» **Task instructions**
Check every line of the data for the word "Zealand", and copy those that have it.

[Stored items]

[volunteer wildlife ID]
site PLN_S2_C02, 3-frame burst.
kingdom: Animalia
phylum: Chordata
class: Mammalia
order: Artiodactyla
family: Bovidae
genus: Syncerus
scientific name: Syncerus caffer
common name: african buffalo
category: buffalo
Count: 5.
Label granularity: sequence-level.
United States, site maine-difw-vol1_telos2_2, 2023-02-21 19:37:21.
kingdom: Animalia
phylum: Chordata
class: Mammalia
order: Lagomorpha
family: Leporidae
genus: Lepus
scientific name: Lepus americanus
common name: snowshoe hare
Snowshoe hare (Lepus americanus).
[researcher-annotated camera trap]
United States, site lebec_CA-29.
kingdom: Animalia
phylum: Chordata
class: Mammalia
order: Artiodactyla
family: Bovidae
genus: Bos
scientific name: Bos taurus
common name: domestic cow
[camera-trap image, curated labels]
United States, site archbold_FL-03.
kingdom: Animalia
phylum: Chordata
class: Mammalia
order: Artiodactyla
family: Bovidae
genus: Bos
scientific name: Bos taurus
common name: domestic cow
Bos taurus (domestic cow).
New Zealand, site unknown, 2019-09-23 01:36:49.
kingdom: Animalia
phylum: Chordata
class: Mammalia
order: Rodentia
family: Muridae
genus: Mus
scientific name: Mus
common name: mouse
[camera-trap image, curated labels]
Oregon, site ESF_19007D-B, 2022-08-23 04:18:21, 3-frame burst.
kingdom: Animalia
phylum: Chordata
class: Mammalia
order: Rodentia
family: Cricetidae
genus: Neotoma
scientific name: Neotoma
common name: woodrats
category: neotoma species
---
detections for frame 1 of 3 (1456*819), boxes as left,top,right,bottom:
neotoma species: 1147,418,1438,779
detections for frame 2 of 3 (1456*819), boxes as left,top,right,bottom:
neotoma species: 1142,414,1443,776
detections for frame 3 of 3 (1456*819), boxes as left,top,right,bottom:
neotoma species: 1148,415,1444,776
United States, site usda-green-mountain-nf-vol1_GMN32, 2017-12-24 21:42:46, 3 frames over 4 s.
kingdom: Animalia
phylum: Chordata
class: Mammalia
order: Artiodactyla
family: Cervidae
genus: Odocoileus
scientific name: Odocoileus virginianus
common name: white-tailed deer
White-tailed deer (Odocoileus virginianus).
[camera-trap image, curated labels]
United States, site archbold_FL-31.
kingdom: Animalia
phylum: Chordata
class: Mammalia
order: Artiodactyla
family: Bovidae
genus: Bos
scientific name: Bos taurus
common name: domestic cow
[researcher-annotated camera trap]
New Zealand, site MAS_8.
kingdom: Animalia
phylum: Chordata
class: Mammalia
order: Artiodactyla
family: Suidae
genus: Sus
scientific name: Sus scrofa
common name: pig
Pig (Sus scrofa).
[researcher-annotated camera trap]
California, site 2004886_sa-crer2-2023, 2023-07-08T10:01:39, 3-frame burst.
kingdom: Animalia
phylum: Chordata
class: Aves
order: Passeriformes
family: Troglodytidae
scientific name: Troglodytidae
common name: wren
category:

» **Answer**
New Zealand, site unknown, 2019-09-23 01:36:49.
New Zealand, site MAS_8.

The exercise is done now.